Pascal Pélissou viticulteur en conduites conventionnelles et biologiques à Brens (81)

« Avec les couverts, je cherche à bénéficier d'une couverture hivernale pour récupérer les nitrates et à optimiser les flux d'azote du sol à la vigne et jusqu'à la vinification. J'associe plusieurs espèces, féverole, vesce, pois fourrager, navette, phacélie, orge, avec une proportion plus ou moins importante de légumineuses dans le mélange selon l'orientation de la vigne (vin de pays ou AOP). Je vise également des sols bien structurés grâce à l'action des différents systèmes racinaires des plantes du couvert. L'utilisation cette année d'un semoir direct va me permettre de semer mes couverts avant les vendanges.

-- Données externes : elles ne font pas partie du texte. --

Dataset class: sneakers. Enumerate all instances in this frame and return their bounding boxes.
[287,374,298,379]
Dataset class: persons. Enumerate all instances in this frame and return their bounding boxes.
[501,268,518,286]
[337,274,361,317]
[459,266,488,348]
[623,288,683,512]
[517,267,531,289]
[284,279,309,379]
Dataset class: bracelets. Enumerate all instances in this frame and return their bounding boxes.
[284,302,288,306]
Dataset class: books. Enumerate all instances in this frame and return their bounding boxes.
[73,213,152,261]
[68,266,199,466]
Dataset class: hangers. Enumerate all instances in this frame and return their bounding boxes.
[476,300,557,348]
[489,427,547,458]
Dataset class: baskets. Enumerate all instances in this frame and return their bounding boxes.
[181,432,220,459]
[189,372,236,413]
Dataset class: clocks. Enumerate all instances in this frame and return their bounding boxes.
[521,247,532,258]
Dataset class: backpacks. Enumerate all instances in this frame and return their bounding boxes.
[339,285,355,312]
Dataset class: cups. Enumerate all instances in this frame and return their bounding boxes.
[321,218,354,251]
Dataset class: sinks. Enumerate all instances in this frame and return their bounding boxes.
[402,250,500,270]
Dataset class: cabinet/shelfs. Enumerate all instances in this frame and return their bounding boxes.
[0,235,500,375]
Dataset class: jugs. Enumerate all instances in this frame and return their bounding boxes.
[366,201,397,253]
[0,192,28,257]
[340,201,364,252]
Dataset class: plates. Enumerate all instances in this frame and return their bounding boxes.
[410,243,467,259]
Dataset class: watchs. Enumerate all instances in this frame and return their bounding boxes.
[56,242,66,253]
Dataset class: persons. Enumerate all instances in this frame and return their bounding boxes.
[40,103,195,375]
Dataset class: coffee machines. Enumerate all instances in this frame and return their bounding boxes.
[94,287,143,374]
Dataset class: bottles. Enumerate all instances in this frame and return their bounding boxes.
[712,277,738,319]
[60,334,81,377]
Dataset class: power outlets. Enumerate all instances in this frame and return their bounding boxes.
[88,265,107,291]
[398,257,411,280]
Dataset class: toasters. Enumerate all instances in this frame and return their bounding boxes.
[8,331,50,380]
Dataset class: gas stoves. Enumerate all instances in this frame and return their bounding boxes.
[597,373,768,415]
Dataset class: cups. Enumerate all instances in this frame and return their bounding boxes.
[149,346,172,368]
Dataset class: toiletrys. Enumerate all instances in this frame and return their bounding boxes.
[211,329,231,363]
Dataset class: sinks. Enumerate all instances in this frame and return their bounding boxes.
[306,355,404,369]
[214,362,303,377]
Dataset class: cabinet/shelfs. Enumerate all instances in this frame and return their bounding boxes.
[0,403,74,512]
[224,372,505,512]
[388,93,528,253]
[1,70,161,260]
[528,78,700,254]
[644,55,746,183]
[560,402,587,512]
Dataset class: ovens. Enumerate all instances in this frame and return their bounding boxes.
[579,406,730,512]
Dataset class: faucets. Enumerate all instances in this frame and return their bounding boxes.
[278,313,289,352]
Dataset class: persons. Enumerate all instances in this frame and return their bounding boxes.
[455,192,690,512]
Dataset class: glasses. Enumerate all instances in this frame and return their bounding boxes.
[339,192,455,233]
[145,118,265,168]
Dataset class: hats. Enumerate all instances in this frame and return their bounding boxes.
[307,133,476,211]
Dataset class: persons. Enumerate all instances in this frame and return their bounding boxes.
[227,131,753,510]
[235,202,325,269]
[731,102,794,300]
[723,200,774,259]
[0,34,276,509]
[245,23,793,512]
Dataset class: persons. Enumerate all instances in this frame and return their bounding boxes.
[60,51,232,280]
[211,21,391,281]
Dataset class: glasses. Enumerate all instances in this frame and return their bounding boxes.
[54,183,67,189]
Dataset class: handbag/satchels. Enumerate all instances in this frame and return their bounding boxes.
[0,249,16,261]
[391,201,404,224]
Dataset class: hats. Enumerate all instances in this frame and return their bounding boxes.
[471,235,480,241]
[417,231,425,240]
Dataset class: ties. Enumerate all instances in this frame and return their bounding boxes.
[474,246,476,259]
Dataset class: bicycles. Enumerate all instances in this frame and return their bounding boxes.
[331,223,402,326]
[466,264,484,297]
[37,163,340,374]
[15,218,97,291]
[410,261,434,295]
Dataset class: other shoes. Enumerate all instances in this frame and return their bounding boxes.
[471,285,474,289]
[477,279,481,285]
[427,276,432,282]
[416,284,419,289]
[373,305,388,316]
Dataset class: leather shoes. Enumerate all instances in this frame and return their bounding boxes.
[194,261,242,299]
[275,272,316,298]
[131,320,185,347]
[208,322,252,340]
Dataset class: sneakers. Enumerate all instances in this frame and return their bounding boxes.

Je teste également sur 5 hectares un enherbement total dans l'inter-rang et sous le rang. »


Le contexte

Pascal Pélissou s'est installé en 1995 sur l'exploitation familiale constituée de vignes et de grandes cultures. Alors déjà pratiquées par ses parents, les techniques d'enherbement ont motivé sa réflexion et son envie d'expérimenter, tant en vigne qu'en grandes cultures. Il a ainsi progressivement peaufiné la technique pour l'adapter à ses attentes.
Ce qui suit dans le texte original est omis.